Y, tras todo ello, me detengo, a la postre, en el párrafo dedicado al asunto del cambio climático. Profiere Guterres: “A medida que empeora el problema, mejoran las soluciones.”
La COP29 (Conference of the Parties, por sus siglas en inglés), que comienza en Bakú, vuelve a ser un signo de debilidad en vez de unión internacional.
No asisten ni el actual ni el futuro presidente de los Estados Unidos (el segundo, recordemos, ufano detractor del cambio climático). Tampoco lo harán el líder chino, cuyo país es responsable de emitir la mayor cantidad de toneladas de CO2, ni la reelecta presidenta de la Comisión Europea y esta última es, sin duda, la ausencia más marcante. De otros líderes era esperable; no así de Von der Leyen.

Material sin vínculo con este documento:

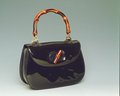 Shenkar Archive - Bag Collection. Black bag with stained bamboo handle.tiff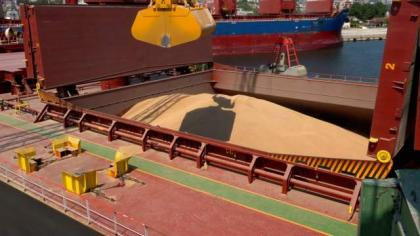 2nd TCP wheat vessel arrives at KPT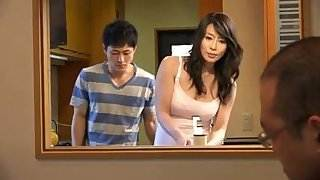 Japanese milf and young boy (censored) sex hot pocket video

En palabras del líder de Naciones Unidas, esta cumbre debe servir para redefinir una financiación significativa y el cumplimiento de las promesas de los líderes políticos.
Comprobaremos, a lo largo de este vigesimonoveno intento por dominar al cambio climático, si los ecos del discurso de Guterres resuenan, aunque los antecedentes nos demuestran que, al igual que otros proyectos anteriores emprendidos en el seno de Naciones Unidas no invitan, precisamente por su malogramiento, a tal optimismo.